Arika snarled and ripped her sword free from the broken glass as Hoax’s mad laughter continued. She turned just in time to catch a blast of purple energy in her gut, knocking the wind out of her and slamming her painfully against the spire where she let out a strangled shriek.
She hung there even after the blast faded, her battered but unbroken armor sizzling, before she pitched forward, just barely catching herself by stabbing her weapon into the ground and leaning on the hilt. She inhaled sharply, forcing air back into her lungs and taking several greedy breaths. With difficulty, Arika raised her head only to freeze in place as her eyes went wide.
Hoax was standing right before her, but just like back in the canyon there were more than one. A lot more. Every mirrored surface the griffon could see bore the unicorn’s image. She was reflected over and over from a dozen different angles. And every one was laughing. Some chuckled softly, while others cackled with insanity. Still more giggled gleefully, while yet even more…cried? The sounds echoed around and within each other, assaulting Arika’s senses in discordant ways she had never experienced.
The sheer stimulation overload began to make her head throb. Arika clutched at her temple and squeezed her eyes shut, trying to force herself to ignore it. She needed to focus. She needed to block out the illusions and the false noise and—
“It’s okay to be scared,” Hoax’s voice came to her as another whisper, softer and yet louder still than the cacophony behind it. “I’m afraid of death too, y’know.”
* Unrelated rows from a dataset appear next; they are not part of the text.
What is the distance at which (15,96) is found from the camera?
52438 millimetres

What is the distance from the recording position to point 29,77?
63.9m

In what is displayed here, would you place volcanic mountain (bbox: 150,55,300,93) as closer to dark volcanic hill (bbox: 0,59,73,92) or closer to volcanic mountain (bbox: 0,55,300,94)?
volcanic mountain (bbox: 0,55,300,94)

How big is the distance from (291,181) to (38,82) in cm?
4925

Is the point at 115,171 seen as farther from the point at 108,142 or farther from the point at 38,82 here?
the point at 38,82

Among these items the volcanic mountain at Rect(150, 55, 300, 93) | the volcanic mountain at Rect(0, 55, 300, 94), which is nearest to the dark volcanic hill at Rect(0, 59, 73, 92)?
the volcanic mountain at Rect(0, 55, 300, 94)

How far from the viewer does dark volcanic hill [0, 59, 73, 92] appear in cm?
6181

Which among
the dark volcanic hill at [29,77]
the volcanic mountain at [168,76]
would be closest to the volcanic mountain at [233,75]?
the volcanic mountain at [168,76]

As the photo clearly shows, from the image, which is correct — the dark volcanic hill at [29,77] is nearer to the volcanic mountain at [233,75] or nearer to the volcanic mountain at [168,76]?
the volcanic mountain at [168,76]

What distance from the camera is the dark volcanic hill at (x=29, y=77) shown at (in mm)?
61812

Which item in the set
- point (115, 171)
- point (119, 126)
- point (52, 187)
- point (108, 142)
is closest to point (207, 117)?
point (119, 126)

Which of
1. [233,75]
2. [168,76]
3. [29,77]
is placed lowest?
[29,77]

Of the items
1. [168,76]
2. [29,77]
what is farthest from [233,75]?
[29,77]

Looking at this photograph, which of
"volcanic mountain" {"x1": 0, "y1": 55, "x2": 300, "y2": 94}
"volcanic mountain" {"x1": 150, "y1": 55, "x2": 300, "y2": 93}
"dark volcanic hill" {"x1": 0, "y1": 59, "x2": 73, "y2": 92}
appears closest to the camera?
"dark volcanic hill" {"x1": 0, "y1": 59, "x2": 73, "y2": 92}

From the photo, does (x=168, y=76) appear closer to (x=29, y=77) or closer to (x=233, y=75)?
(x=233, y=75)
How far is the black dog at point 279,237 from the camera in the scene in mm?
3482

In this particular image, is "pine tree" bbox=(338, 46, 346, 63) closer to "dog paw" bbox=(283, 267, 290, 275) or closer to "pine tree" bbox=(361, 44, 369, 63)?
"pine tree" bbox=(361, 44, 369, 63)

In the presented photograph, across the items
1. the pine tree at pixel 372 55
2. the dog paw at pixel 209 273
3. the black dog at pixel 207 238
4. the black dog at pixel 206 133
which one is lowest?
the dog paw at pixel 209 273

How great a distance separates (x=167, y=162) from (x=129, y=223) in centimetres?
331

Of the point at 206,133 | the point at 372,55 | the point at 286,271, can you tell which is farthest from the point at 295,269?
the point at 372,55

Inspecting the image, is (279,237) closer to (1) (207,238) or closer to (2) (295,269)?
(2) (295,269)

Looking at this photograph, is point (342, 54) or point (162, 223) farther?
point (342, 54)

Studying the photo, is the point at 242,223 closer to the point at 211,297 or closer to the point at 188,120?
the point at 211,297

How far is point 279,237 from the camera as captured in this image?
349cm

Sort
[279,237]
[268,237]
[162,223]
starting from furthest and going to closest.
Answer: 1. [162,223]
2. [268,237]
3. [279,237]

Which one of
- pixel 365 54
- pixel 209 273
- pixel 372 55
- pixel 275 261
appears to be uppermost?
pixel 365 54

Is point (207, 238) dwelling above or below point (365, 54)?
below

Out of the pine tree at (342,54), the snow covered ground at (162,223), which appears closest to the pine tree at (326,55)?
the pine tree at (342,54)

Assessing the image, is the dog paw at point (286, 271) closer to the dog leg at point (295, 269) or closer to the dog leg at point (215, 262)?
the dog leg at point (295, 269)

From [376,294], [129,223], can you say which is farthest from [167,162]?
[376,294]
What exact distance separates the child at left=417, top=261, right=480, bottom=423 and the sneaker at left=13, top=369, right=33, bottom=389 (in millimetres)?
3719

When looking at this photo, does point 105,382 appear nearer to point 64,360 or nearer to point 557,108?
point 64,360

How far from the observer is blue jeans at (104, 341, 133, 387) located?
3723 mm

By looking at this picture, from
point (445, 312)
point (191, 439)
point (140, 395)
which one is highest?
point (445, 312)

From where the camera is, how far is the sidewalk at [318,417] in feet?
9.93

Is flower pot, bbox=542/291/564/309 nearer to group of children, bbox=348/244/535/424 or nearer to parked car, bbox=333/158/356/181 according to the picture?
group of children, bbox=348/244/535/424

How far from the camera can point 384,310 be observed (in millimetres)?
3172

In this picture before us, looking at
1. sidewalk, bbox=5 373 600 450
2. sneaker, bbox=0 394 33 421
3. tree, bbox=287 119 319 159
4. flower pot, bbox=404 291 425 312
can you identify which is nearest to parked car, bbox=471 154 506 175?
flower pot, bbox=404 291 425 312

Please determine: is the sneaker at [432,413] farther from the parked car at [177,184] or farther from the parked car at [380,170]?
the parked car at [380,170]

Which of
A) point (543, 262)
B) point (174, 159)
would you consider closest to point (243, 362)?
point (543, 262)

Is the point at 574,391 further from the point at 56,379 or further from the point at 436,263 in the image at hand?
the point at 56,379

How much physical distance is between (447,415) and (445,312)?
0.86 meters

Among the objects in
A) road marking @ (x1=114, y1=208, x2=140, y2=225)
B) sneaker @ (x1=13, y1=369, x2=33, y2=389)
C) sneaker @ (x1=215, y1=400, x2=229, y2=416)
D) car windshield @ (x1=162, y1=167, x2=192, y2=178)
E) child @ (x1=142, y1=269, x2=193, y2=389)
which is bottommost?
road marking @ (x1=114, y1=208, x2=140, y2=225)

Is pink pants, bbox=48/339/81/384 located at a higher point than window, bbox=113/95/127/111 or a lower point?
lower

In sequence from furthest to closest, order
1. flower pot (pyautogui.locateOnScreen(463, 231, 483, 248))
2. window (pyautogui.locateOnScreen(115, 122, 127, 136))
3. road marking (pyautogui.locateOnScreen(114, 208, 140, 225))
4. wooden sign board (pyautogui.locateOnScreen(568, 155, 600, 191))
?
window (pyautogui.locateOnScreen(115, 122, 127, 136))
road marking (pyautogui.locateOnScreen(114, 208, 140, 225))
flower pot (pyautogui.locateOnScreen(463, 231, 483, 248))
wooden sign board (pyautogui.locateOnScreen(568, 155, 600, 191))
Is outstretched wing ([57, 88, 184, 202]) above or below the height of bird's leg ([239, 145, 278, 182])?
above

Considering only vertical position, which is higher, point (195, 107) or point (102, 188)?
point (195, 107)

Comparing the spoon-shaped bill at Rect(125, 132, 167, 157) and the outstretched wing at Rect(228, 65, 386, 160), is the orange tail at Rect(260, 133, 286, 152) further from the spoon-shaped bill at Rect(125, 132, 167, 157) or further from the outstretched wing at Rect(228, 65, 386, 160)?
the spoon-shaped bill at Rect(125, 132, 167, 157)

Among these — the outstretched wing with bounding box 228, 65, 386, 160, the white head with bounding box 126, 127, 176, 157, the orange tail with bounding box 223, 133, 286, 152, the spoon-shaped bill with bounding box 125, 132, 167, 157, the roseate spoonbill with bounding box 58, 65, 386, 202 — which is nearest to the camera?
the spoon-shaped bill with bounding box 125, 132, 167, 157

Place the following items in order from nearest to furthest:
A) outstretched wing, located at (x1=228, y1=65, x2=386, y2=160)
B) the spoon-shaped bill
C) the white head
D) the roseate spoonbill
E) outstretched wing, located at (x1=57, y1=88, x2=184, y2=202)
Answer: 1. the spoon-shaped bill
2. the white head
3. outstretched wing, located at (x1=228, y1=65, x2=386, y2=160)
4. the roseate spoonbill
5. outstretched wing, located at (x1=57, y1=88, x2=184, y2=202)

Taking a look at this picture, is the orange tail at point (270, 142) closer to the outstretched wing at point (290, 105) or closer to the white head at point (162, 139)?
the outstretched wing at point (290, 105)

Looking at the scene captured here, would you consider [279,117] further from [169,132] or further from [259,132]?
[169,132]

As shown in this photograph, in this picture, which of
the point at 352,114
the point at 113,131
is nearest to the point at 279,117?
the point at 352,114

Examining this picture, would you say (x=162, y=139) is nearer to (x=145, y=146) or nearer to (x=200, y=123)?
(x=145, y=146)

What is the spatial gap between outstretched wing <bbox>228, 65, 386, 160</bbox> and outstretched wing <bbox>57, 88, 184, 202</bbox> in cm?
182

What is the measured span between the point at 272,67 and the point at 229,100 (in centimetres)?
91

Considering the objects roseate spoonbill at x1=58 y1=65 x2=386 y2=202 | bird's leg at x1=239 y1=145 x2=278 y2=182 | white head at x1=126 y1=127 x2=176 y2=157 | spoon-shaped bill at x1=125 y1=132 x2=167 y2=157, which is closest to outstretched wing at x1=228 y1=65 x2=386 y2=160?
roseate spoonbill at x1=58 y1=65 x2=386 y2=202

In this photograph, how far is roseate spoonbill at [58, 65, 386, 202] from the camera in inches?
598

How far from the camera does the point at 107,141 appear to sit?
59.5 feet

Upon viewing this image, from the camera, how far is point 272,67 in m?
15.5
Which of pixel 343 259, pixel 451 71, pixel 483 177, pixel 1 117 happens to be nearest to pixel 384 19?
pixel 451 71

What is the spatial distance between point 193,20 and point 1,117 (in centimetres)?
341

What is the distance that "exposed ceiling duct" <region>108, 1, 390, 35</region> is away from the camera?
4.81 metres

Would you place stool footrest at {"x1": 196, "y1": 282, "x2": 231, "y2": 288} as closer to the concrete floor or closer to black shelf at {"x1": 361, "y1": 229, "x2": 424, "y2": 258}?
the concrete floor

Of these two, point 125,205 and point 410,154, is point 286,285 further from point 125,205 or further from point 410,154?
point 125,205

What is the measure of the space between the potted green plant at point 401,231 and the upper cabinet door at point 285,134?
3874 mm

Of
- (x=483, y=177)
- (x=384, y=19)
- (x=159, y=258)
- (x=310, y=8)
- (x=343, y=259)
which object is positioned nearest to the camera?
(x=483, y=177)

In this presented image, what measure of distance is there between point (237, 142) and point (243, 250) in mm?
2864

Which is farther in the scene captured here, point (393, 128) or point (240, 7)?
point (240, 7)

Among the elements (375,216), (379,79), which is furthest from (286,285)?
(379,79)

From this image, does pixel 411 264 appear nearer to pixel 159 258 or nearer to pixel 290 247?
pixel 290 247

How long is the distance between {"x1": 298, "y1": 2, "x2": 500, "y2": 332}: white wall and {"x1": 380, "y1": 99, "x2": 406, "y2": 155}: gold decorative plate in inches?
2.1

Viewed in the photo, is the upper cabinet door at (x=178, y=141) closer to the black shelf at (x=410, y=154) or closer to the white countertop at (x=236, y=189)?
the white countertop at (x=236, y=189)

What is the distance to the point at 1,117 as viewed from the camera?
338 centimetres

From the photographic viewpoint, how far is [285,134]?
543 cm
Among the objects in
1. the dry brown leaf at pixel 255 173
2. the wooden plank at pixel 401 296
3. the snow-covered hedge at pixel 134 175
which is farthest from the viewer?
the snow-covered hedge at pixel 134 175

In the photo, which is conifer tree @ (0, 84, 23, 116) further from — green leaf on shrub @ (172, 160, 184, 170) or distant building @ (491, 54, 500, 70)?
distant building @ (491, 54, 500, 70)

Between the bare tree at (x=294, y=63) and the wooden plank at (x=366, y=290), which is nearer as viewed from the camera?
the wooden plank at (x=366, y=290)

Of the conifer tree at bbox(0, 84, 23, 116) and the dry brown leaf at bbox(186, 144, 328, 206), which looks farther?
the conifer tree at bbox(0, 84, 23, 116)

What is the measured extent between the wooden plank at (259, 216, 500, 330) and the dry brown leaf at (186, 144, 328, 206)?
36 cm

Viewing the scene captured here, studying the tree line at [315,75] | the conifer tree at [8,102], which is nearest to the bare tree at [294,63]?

“I,” Arika forced her words through a gritted beak, “am not afraid…of death! I will face my end with dignity…like my mother and father before me!” The laughter grew quieter as rage bubbled in her heart. Long-forgotten hatred of these weak and pathetic cowards—these ponies—tore its way to the surface. “But my end won’t be today…and it will NOT BE TO YOU!”
Her howl reverberated through the forest, shattering illusion and sound alike, leaving only a single, stunned unicorn across the clearing from where Arika now panted, leaning even more heavily on her sword.
“Wow, I didn’t think you had it in you, sister,” Hoax said with an air of admiration. “You must have a brain in that feathered head of yours after all.”
“Enough,” Arika spat, pulling herself to her full height and tugging her blade free of the ground. “I have had enough of these silly distractions. Stand and face me! Meet your death like the worthless sack of meat you are!” Despite her ultimatum, Arika was hardly surprised when she was answered by yet another giggle.
“My my, aren’t you a plucky little thing.” Hoax rolled her eyes. “Well, you’re quite correct, of course… Us ponies are all silly. They all make me laugh. Silly, silly, silly!” she tittered to accentuate her point. “But you know what’s even sillier? The fact that you’re going to lose to one of them. Imagine that? Losing in the first round to such a silly sack of meat! I bet that’d make your parents just die of embarrassment—oh, wait.” Hoax paused, her smile widening. “They’re already dead.”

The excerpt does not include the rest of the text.